His arrival may give the staff several options. In a club that values clean progression from the back, the first pass matters as much as the ability to repeat runs. Modern defenders are no longer judged only on individual duels. They must guide play, recognise pressure, know when to draw an opponent, when to release quickly and when to secure the ball. That is the reading in which Costinha will be assessed.
He will, of course, need an adaptation period. Moving from Olympiacos to Brighton means changing league, tempo, opponent profile and physical pressure. The mistake would be to judge too quickly. Brighton appear to have recruited with a longer view. The first challenge is to install the player in a clear role without burying him under artificial expectation.
The Olympiacos background matters
Olympiacos is not an insignificant starting point. It is a club with strong domestic demands, intense supporters and European campaigns that force players to meet different styles. That experience can help Costinha arrive at Brighton with a serious competitive base already behind him.
English football is still a particular jump. Spaces close faster, mistakes are punished more sharply and matches can change rhythm in seconds. For a defender, adaptation often lives in small details: body orientation, duel timing, second-ball management, passing choices under pressure and communication with the midfielder in front of him.
Brighton will want to build that transition patiently. The club knows that players arriving from other leagues can need a runway. The important thing is to create an environment in which Costinha learns quickly without losing the qualities that made him attractive in the first place. Good integration can turn a low-noise signing into a very useful addition.
A signal for Brighton's summer strategy
This move is a reminder that Brighton do not want to be purely reactive. The English market often pushes clubs to wait, negotiate late or respond to unexpected departures. Announcing an agreement early gives the staff a working base before pre-season preparation. That matters for a defensive player, because relationships and automatisms are not built in a handful of sessions.

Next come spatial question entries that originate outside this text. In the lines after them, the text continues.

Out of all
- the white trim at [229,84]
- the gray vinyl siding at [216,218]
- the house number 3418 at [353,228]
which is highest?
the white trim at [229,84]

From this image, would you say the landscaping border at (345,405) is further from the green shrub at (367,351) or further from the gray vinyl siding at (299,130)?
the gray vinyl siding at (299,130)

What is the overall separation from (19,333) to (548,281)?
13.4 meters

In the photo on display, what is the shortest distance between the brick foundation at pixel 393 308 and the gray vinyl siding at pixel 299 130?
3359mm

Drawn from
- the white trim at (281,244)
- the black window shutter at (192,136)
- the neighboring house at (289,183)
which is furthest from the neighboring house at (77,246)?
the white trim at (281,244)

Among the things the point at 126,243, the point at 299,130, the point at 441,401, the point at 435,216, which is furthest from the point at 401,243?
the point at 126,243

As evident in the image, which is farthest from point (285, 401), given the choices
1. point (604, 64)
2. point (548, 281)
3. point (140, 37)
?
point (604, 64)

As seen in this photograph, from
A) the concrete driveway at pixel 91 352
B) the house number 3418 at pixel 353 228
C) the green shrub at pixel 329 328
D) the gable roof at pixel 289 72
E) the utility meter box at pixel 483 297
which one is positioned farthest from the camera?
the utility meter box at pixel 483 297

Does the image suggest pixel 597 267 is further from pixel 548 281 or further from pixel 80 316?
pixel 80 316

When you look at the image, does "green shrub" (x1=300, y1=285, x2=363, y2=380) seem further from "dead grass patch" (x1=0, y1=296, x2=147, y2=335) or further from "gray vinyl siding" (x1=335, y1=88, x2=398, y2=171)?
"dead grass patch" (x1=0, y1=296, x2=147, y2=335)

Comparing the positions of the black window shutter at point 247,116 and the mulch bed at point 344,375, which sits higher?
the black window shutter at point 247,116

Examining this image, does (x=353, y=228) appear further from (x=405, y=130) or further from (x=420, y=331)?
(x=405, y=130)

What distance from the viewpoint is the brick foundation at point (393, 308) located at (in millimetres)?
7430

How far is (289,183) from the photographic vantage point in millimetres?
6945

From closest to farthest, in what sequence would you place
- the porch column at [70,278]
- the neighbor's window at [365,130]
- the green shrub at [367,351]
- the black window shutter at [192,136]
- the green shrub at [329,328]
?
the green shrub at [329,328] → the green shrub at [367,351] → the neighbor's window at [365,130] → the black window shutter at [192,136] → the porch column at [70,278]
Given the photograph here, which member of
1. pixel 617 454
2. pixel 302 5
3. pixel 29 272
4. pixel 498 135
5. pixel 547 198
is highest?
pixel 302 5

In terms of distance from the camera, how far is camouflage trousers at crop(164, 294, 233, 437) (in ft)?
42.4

The signing can also sharpen internal competition. Every arrival changes roles, pushes certain players to raise standards and gives the coaching staff more flexibility. Brighton have often improved by creating that healthy tension: nobody is comfortable by default, but the framework remains clear enough for competition to serve the team rather than scatter it.
Costinha's recruitment should not be read as a spectacular promise. It is a signal of continuity. Brighton continue to invest in workable profiles, with a football logic and an eye on the future. In an expensive Premier League, that discipline can remain one of the club's strongest protections.
Why this arrival is worth following
Costinha is entering an environment that can accelerate a career. Brighton offer exposure, high tactical demands and a stage on which a well-integrated player can quickly change status. But that opportunity also requires precision. The club need new signings to learn fast, because the league does not leave much room for extended trial periods.
The interesting question is whether he can translate his Greek football experience into English answers. If he brings reliability, intensity and intelligent use of the ball, Brighton will have added a piece suited to their identity. If he struggles with the speed of the division, the support work around him will become central.
For now, the information is clear: Brighton have secured a defender on a long contract with room to develop. In the logic of this club, that is exactly the kind of move worth watching beyond the noise of the transfer market. The most important signings are not always the loudest on announcement day.